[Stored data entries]
*-*-*
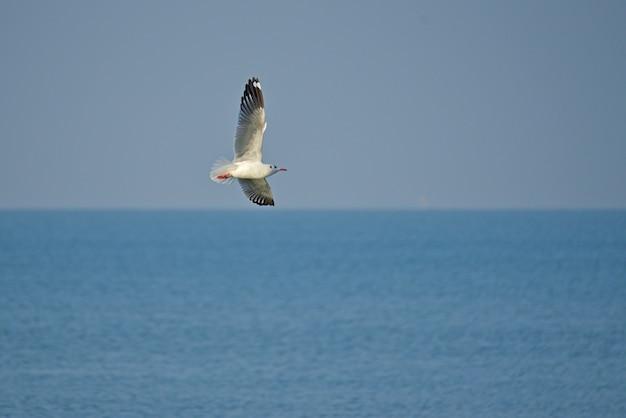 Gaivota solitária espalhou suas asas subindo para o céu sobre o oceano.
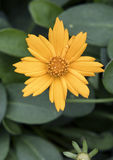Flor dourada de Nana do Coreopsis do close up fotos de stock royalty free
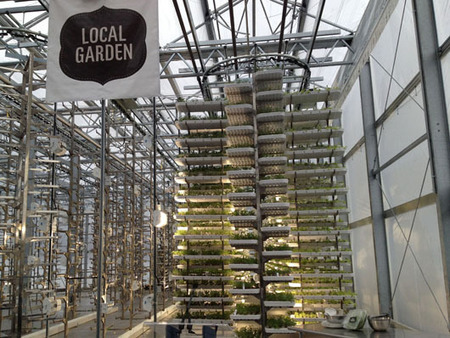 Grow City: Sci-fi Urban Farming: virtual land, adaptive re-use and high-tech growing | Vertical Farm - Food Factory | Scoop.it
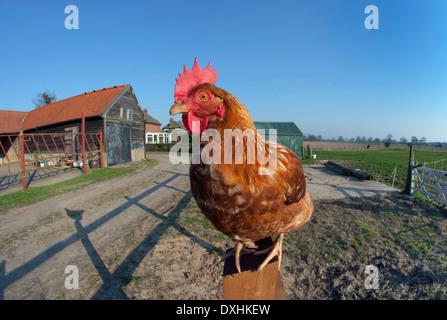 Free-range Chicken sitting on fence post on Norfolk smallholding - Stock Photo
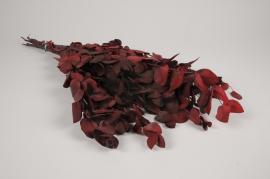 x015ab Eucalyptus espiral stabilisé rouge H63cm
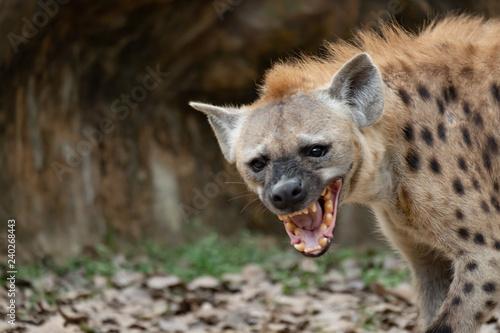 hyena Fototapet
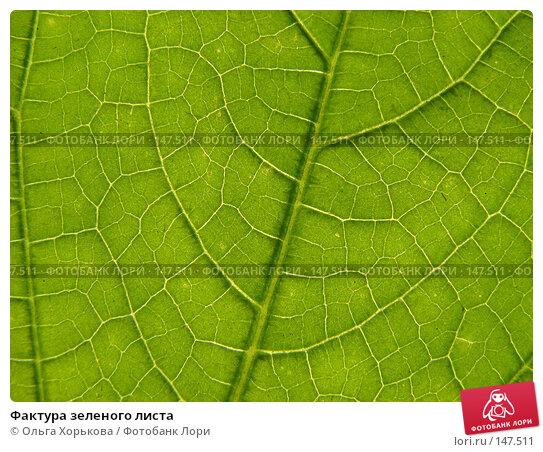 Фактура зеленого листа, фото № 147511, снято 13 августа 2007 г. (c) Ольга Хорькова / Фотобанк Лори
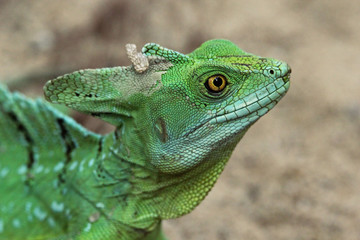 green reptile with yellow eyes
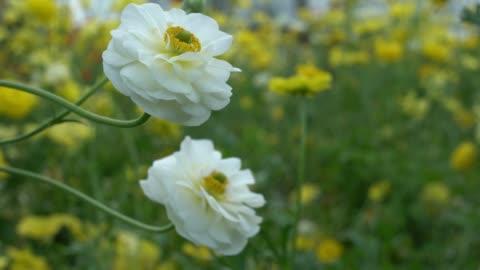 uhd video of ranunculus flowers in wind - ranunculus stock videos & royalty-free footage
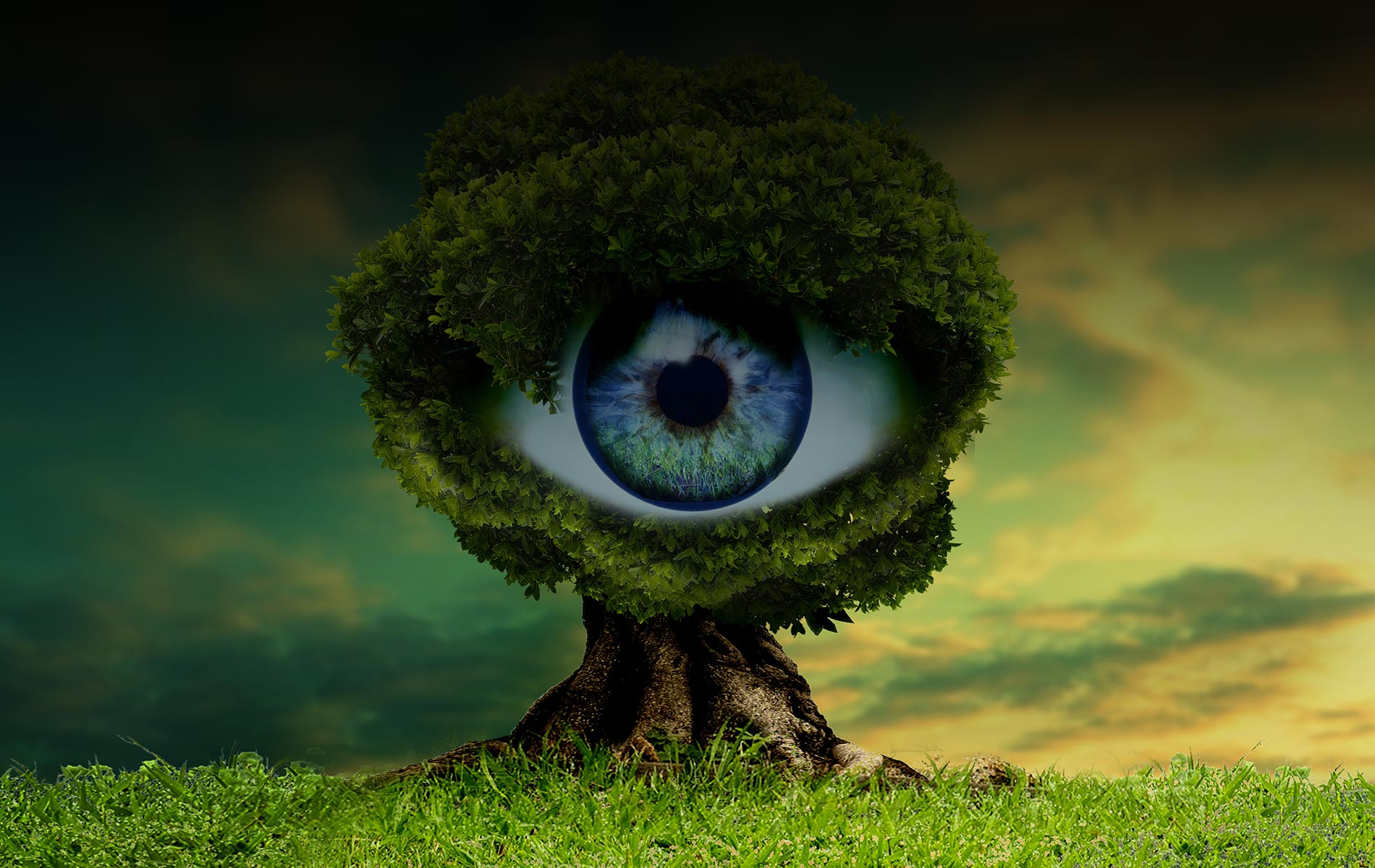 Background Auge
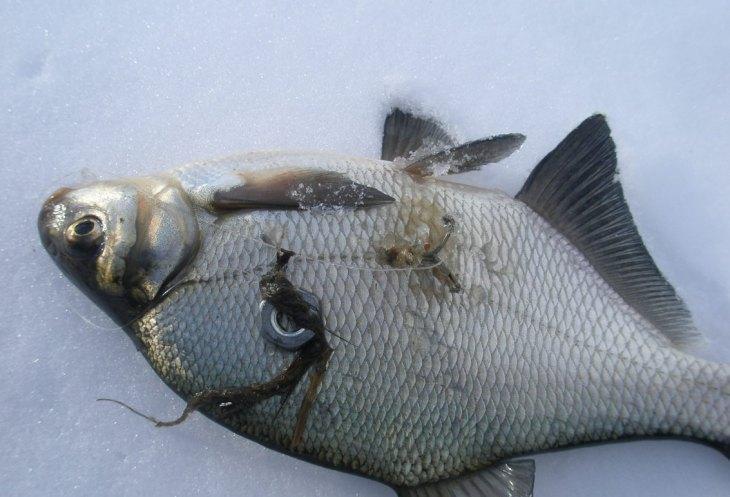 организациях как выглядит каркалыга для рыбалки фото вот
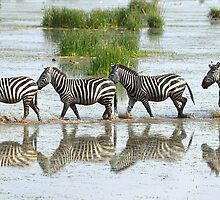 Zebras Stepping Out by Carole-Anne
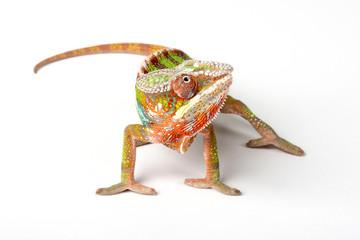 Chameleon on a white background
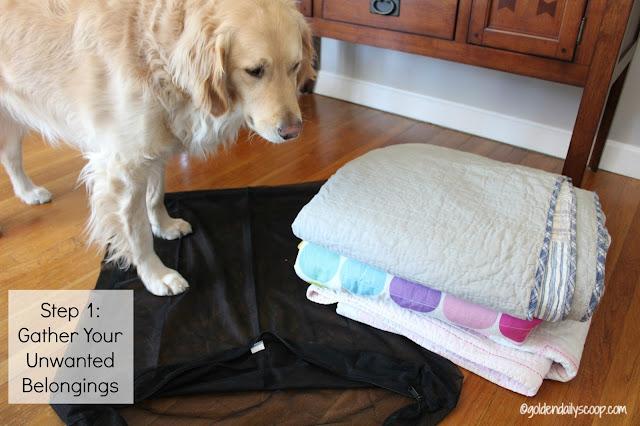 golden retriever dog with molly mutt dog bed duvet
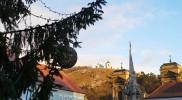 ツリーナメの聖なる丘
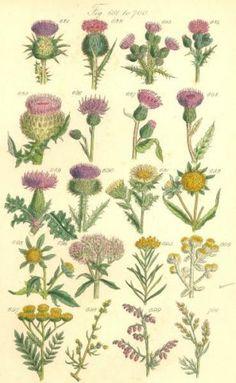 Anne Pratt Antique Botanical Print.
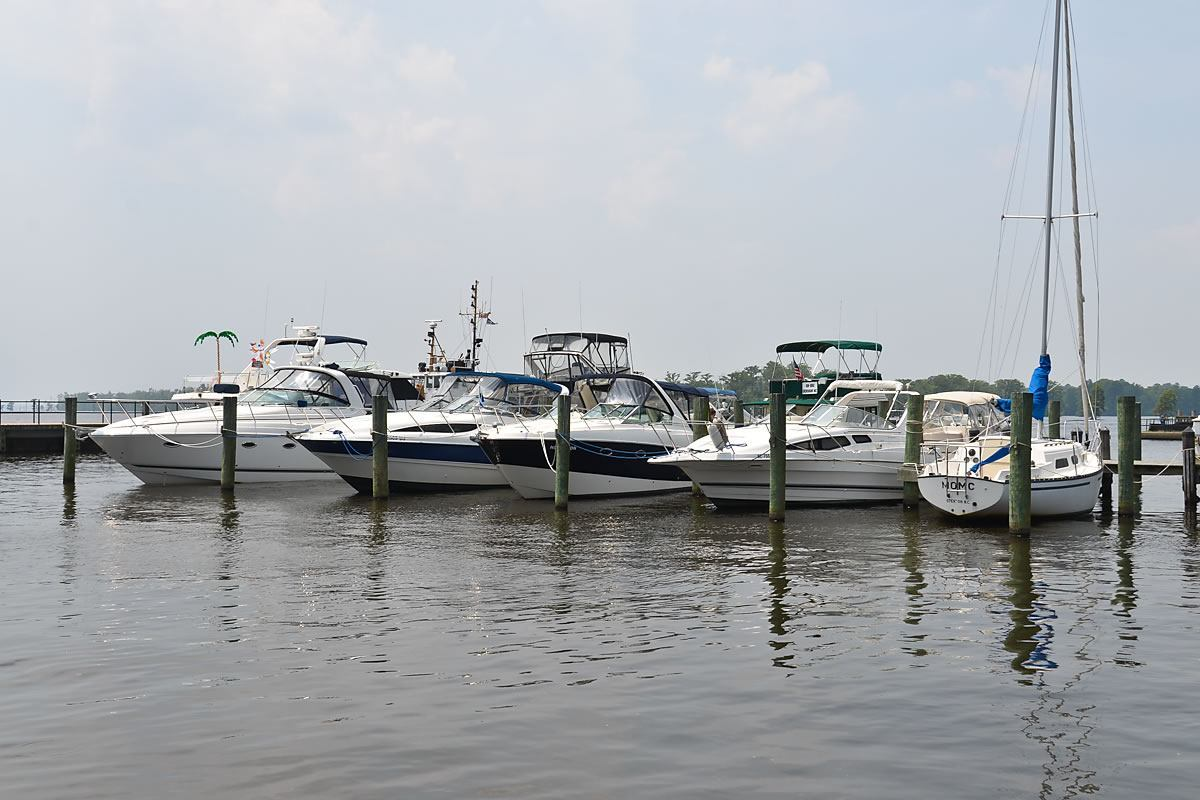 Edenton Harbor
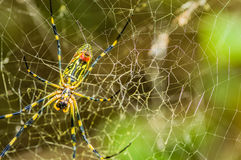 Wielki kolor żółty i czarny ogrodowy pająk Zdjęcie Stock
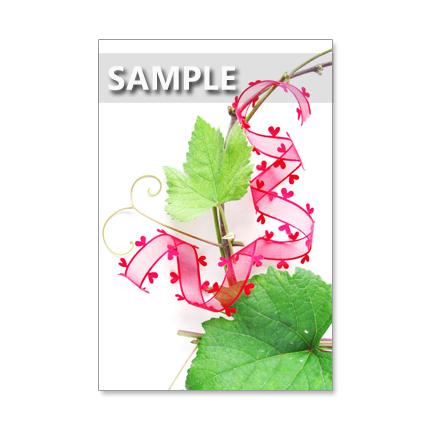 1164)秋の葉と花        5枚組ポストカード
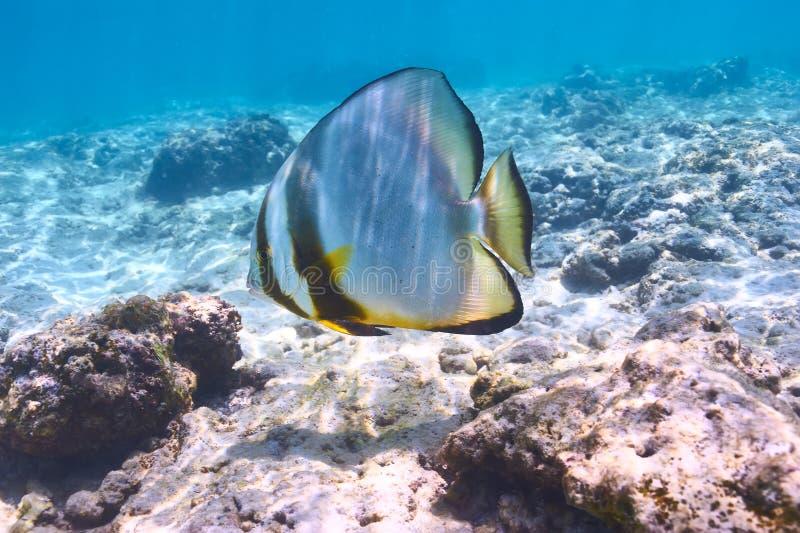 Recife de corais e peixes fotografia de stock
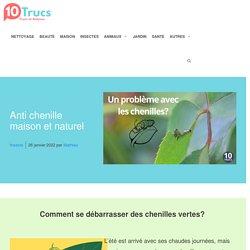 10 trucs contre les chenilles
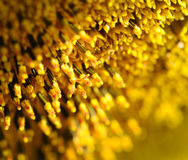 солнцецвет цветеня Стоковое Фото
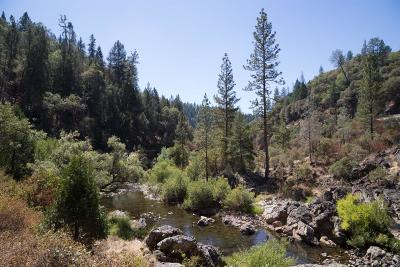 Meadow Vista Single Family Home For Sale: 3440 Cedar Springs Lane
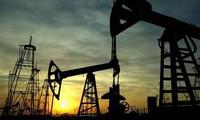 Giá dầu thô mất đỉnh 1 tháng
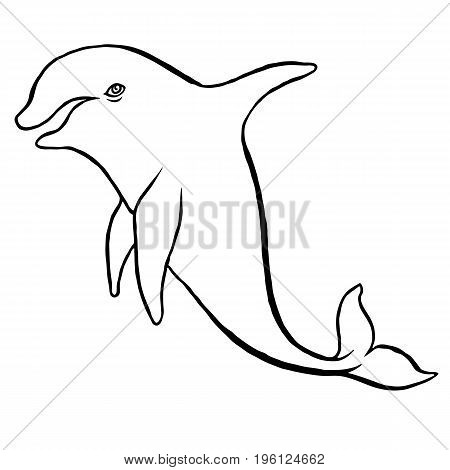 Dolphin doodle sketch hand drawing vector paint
*-*-*
#### Your objective
Write out each record exactly as shown, but not its pictures.

#### Result below
 Gaivota solitária espalhou suas asas subindo para o céu sobre o oceano.
Flor dourada de Nana do Coreopsis do close up fotos de stock royalty free
 Grow City: Sci-fi Urban Farming: virtual land, adaptive re-use and high-tech growing | Vertical Farm - Food Factory | Scoop.it
 Free-range Chicken sitting on fence post on Norfolk smallholding - Stock Photo
 x015ab Eucalyptus espiral stabilisé rouge H63cm
 hyena Fototapet
 Фактура зеленого листа, фото № 147511, снято 13 августа 2007 г. (c) Ольга Хорькова / Фотобанк Лори
 green reptile with yellow eyes
 uhd video of ranunculus flowers in wind - ranunculus stock videos & royalty-free footage
 Background Auge
 организациях как выглядит каркалыга для рыбалки фото вот
 Zebras Stepping Out by Carole-Anne
 Chameleon on a white background
 golden retriever dog with molly mutt dog bed duvet
 ツリーナメの聖なる丘
 Anne Pratt Antique Botanical Print.
 Edenton Harbor
 Wielki kolor żółty i czarny ogrodowy pająk Zdjęcie Stock
 1164)秋の葉と花        5枚組ポストカード
 Recife de corais e peixes fotografia de stock
 10 trucs contre les chenilles
 солнцецвет цветеня Стоковое Фото
 Meadow Vista Single Family Home For Sale: 3440 Cedar Springs Lane
 Giá dầu thô mất đỉnh 1 tháng
 Dolphin doodle sketch hand drawing vector paint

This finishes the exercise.